Po Hubei przyszła pora na Koreę Południową i Włochy

 | 24.02.2020 10:57

Materiał wykonany na zlecenie Domu Maklerskiego Banku BPS S.A.

Niewątpliwie dzisiejsza sesja, a być może i kolejne stać będą na rynkach finansowych pod znakiem analizowania wpływu jaki na ceny aktywów będzie miało pojawienie się silnych ognisk epidemii wirusa SARS-CoV-2 chorobę COVID-19 objawiającą się atypowym zapalenie płuc (według danych WHO 82 proc. przypadków na łagodny przebieg, 15 proc. jest na tyle ciężkich, że wymaga hospitalizacji a 3 proc. kończy się śmiercią chorego) w Korei Południowej i północnych Włoszech.
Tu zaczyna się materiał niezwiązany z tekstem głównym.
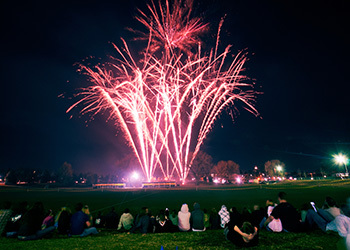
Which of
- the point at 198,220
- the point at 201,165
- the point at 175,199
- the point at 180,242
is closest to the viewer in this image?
the point at 180,242

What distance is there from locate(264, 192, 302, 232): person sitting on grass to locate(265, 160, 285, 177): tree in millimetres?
150732

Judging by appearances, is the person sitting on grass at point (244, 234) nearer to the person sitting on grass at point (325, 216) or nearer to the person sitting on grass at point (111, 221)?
the person sitting on grass at point (325, 216)

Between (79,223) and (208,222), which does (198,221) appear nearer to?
(208,222)

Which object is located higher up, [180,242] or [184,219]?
[184,219]

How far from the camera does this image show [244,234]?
643 centimetres

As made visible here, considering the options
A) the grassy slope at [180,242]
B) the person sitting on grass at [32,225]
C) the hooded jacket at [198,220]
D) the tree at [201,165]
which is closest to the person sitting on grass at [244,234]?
the grassy slope at [180,242]

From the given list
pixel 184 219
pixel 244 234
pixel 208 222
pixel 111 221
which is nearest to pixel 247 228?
pixel 244 234

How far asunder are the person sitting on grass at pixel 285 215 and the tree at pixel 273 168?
151 meters

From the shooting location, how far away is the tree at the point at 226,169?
384 feet

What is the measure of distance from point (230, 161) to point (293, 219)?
128 meters

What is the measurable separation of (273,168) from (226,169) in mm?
44767

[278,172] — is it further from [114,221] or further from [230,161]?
[114,221]

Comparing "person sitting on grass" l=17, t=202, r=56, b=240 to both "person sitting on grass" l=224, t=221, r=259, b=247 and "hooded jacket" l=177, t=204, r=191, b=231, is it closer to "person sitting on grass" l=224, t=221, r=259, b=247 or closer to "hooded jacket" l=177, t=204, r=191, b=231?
"hooded jacket" l=177, t=204, r=191, b=231

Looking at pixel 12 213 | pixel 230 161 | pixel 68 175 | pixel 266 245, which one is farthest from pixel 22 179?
pixel 266 245
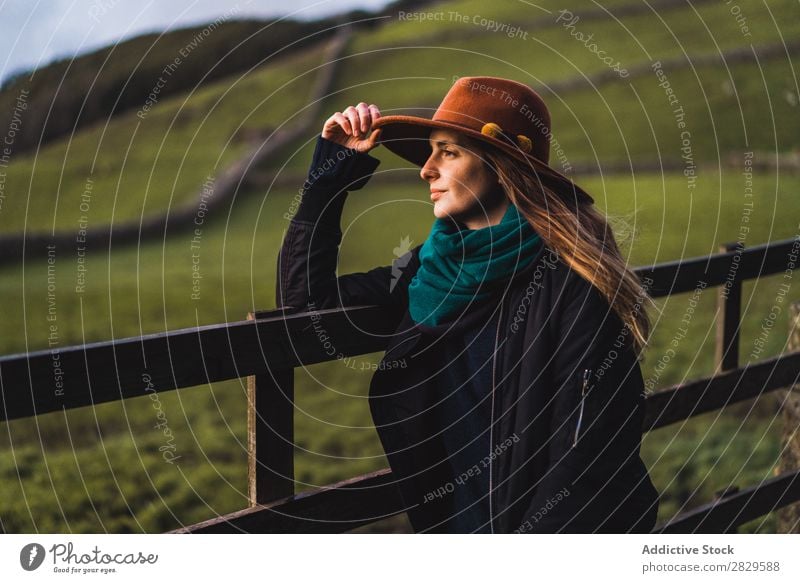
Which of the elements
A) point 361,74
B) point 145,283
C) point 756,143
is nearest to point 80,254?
point 145,283

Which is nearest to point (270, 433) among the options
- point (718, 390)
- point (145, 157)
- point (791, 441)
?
point (718, 390)

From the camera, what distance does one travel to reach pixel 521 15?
1848cm

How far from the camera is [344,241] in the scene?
1294 cm

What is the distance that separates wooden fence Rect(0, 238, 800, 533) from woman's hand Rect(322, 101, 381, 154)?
0.42m

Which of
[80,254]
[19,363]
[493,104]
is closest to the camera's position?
[19,363]

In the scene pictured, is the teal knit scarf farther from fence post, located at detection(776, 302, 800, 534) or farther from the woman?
fence post, located at detection(776, 302, 800, 534)

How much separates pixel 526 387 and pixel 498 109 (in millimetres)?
682

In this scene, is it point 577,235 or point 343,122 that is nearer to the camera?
point 577,235

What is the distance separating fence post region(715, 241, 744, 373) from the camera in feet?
11.9

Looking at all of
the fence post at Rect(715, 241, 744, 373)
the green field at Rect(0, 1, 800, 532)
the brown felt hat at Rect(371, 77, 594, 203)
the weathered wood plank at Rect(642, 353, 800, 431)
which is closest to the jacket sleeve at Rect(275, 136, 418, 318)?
the brown felt hat at Rect(371, 77, 594, 203)

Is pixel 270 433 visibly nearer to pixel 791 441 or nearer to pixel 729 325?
pixel 729 325

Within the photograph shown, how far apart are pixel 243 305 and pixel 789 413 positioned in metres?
7.28

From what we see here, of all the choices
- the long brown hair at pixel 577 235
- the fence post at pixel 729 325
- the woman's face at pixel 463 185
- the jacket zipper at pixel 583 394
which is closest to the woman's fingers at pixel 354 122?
the woman's face at pixel 463 185
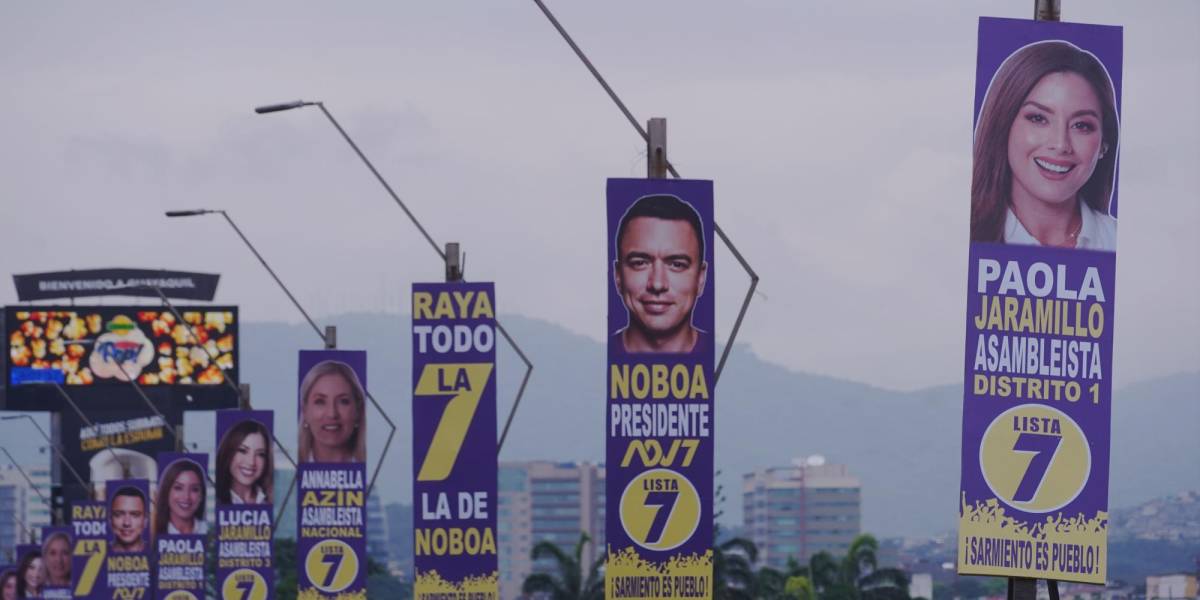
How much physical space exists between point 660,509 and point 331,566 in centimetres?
2151

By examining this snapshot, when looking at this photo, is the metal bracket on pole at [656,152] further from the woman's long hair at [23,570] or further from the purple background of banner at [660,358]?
the woman's long hair at [23,570]

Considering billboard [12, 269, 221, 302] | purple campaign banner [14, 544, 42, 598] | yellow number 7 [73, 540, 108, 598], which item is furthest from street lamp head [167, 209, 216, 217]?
billboard [12, 269, 221, 302]

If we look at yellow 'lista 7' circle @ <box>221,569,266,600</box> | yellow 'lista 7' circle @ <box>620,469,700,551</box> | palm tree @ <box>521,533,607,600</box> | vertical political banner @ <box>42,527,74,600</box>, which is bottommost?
palm tree @ <box>521,533,607,600</box>

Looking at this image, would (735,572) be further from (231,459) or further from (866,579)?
(231,459)

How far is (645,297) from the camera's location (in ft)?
95.7

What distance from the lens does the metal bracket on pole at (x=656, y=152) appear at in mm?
30031

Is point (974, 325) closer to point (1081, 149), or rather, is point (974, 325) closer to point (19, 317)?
point (1081, 149)

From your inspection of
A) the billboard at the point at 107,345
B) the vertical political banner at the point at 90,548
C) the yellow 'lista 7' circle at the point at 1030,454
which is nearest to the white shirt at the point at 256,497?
the vertical political banner at the point at 90,548

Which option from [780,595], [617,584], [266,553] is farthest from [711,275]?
[780,595]

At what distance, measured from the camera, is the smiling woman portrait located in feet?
69.3

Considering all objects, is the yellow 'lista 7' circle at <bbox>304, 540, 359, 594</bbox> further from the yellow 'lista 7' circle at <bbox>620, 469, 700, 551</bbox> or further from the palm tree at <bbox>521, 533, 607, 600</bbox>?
the palm tree at <bbox>521, 533, 607, 600</bbox>

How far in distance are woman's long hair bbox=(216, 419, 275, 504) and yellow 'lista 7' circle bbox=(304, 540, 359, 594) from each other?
783 centimetres

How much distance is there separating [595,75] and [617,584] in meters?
6.36

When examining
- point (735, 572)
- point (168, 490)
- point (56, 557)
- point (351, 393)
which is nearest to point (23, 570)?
point (56, 557)
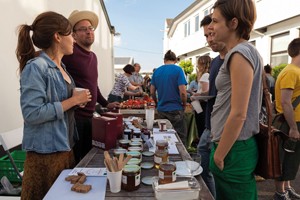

W najgorszym przypadku i Korea Południowa (51,7 mln mieszkańców) i Włochy (60,4 mln) podążą śladami chińskiej prowincji Wuhan (58,5 mln), gdzie znajduje się epicentrum nowej epidemii. Dla Korei Południowej liczba potwierdzonych przypadków zarażenia zdaje się na razie podążać ścieżką Wuhan z ok. miesięcznym opóźnieniem, z Włochami o dodatkowe kilka dni z tyłu. Ale wydaje się, że chińskie doświadczenia pomogą innym krajom w szybszym uporaniu się z epidemią, chociaż nie jest oczywiste, czy w innych krajach będzie można zastosować drakońskie środki, którymi posłużyły się władze ChRL.